Recent developments in FPGA technology redress many of the long-held preconceptions about their use, and have met many engineers' concerns about power, cost and complexity. Developing signal processing applications on FPGAs still requires significantly more effort than for DSPs, even with the high-level development tools and libraries available from FGPA vendors. Finding the right engineers with DSP and system-level experience to develop applications on FPGAs can also be tricky.
Independent benchmarks can be a valuable help of choosing the best device. For example, in 2007, BDTI published an analysis of FPGAs in DSP applications. The BDTI tests looked at cost/performance in a typical multi-channel communications application. The results are clear-cut, with the FPGA delivering a cost-per-channel figure of better than 20x compared to the DSP. This does not mean that FPGAs are necessarily best for high-performance signal processing applications, but certainly demonstrates they can have clear performance advantages over DSPs in some circumstances.
Another important factor is the IP cores and software libraries geared at particular target applications, which are often provided by vendors. These can alleviate some of the reliance on in-house development of complex algorithms using the vendor tools and further reduce time-to-market.

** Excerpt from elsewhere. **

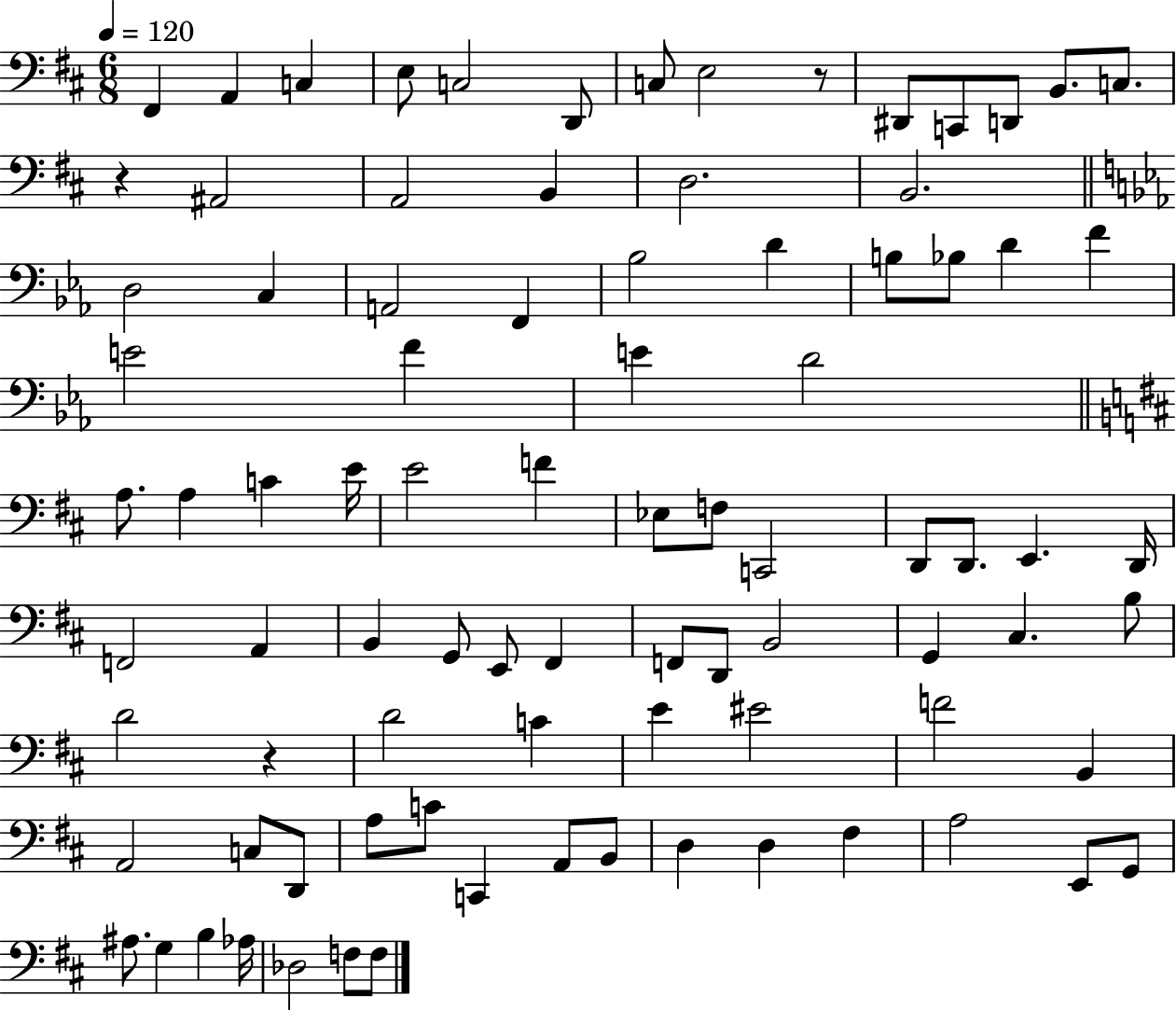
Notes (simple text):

The key advantages of the DSP are reduced development time for new and complex algorithms, and flexibility to run many different algorithms. For the FPGA, its number one benefit is efficiency gains from parallel processing. In many applications, such as image processing and wireless baseband processing, there is a mixture of these repetitive, simple processing tasks that are best suited to an FPGA and more complex and less predictable tasks that are perhaps better handled with a DSP. Additionally, as parallel processing blocks implemented in FPGAs become mainstream, they are increasingly likely to be integrated into the DSP vendors' silicon.
Overall, this means that a hybrid system containing DSPs and FPGAs can often provide the best solution for high-performance multi-processing applications, allowing each device to play to its strengths. The key to this particular debate is to look at FPGAs and DSPs as complementary technologies, rather than competition for each other.